Дождь все не переставал, хотя первоначальный напор его заметно ослаб, на промокшую землю с неба сыпались некрупные капли, ветер вроде утих, и было, в общем, не холодно. Однако Агеев, слушая невеселый рассказ Семена, несколько раз с беспокойством подумал о карьере: хотя бы не залило. Зальет, что тогда делать? Ждать, пока высохнет? Или когда уйдет вглубь вода? Семен, чутко уловив скрытую тревогу Агеева, тронул его за колено.
– Слышь? Хочу поинтересоваться. Чего там копаешь? В карьере.
– Да так. Кое-что надо посмотреть.
– Потерял чего?
– Почти что. Жизнь едва не потерял, – сказал Агеев и пожалел, что сказал слишком много.
– А-а, – что-то понял Семен. – Ну ладно, больше не спрашиваю. У каждого человека должны свои секреты иметься.
Агеев виновато взглянул в его помрачневшее лицо, и ему стало немного неловко за собственную скрытность.
– Может, и так. Ну а у тебя как, тоже секреты имеются?
– Я секретов при себе не держу. Я их все разболтал. Все все про меня знают. Может, и плохо это. Может, я потому и непутевый такой. Ну да ладно. Хватит болтать.
Семен рубанул кулаком по колену и, задев стойку плечом, отчего едва не снес всю эту шаткую палатку, вылез наружу. Агеев догадался, отчего ему не сиделось тут дольше, но перечить не стал. Пусть идет человек, может, еще магазин не закрылся, найдет, чем утолить свою жажду.
– Как-нибудь подойду. Расскажу еще кое-что, – послышалось издали, и по мокрой земле зашлепали, все удаляясь, размашистые шаги.
Агеев недолго повозился в палатке, переложив мокрую одежду в правую, более сухую сторону – все парусиновое дно было мокрым. От одежды, спального мешка сильно отдавало сыростью, парная сырость висела и в воздухе снаружи палатки, когда он выбрался из нее, обеспокоенный мыслью о карьере.
Дождик тихо моросил по мокрой траве, туманный полог застлал околицу, ближнюю рощу, дальние дома поселка. Но кладбище и карьер поблизости просматривались во всех подробностях, и, когда он глянул с обрыва, едва не выругался от досады: в самом глубоком месте на дне карьера тускло блестели две огромные лужи. Как раз там, где он копал эти дни и где, как казалось ему, была возможность что-либо найти. Но самое худшее открылось его взору, когда он ступил на кромку обрыва, – с его крутизны до самого низа обринулся пласт суглинка, начисто похоронив под собой сегодняшнее место его раскопок.

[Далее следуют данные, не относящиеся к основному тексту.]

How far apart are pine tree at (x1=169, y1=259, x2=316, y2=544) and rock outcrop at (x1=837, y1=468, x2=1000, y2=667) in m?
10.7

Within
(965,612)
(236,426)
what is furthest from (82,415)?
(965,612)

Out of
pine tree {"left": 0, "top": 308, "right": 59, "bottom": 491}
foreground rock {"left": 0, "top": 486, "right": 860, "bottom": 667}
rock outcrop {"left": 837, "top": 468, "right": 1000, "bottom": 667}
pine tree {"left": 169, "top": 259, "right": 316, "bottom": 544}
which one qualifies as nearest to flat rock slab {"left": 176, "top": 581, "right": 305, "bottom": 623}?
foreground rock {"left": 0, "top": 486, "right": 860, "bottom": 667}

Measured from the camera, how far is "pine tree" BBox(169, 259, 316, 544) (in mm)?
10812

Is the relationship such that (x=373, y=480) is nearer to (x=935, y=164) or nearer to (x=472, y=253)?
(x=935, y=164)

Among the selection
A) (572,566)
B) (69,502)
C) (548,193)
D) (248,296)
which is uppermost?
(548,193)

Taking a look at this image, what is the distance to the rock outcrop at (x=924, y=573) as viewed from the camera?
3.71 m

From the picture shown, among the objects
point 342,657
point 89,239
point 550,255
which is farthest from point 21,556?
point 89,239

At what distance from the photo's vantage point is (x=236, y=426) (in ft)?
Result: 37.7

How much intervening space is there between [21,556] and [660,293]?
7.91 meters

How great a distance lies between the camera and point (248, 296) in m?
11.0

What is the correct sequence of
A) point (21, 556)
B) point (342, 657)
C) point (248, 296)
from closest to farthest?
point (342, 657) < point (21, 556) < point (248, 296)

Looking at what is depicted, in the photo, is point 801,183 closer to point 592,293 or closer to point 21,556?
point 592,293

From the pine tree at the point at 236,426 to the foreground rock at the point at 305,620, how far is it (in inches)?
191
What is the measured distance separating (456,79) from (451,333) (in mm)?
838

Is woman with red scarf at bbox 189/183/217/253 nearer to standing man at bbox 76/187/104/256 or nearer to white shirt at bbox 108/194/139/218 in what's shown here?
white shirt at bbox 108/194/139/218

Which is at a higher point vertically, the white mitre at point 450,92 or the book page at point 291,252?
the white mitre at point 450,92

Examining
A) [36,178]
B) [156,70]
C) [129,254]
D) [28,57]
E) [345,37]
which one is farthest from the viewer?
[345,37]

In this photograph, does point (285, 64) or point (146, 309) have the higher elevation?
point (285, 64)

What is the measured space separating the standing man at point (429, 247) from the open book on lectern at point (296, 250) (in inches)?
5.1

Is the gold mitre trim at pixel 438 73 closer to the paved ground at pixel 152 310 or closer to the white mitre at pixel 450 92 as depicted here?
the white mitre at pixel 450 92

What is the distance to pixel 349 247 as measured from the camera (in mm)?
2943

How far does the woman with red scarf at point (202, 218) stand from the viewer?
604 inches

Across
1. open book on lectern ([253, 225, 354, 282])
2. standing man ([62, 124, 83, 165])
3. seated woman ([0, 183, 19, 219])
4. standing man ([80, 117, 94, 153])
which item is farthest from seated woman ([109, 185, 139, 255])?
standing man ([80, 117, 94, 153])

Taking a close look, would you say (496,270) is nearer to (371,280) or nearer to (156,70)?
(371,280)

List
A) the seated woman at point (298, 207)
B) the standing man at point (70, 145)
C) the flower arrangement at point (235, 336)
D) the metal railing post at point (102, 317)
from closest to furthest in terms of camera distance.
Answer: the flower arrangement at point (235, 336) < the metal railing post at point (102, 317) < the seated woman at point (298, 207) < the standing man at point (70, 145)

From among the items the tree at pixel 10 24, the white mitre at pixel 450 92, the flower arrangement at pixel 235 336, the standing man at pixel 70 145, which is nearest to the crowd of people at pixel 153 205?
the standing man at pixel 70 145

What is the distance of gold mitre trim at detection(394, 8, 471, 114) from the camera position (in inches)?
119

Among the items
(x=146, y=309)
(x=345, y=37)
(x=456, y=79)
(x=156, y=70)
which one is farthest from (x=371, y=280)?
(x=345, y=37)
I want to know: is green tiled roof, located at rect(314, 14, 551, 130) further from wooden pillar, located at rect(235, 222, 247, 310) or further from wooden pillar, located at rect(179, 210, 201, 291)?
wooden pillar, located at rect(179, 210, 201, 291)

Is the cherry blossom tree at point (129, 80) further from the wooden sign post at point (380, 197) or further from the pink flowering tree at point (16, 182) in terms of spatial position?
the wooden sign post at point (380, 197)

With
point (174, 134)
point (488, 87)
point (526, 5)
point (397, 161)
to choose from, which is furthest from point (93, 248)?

Минуту Агеев потерянно глядел вниз, не зная, что теперь предпринять или что подумать. Ясно, что копать здесь будет нельзя, воду отвести некуда, вычерпать ее невозможно. Оставалось не самое лучшее – ждать, пока высохнет. Ну а если задождит на несколько дней? Илья действительно способен натворить гнилья до осени, как тогда быть? Чего он добьется тут?
В который уже раз Агеев ставил перед собой этот вопрос и не находил на него ответа. В самом деле, что он мог предпринять? Обратиться к руководству? Сходить в райисполком? Попросить помощи у общественности? Но что он им скажет? Какие у него доказательства, что она там? Что ее расстреляли вместе со всеми? Он ведь и сам ничего толком не знал. Он ведь и самому себе хотел доказать, что ее там не было. Что она там не осталась. Что в тот раз, возможно, она уцелела. Ведь, когда в сорок четвертом откопали тела погибших, ее среди них не нашли. Но ведь ее и не искали. Она же не была в числе их тройки и оказалась с ними случайно. Это он и расстрелянные знали, за что ее взяли, а посторонним о том ничего не было известно. Так что же он мог объяснить тому, к кому бы обратился за помощью? Помогите, мол, убедиться, что там ничего нет? В том, что там никого не осталось, и без него все были уверены.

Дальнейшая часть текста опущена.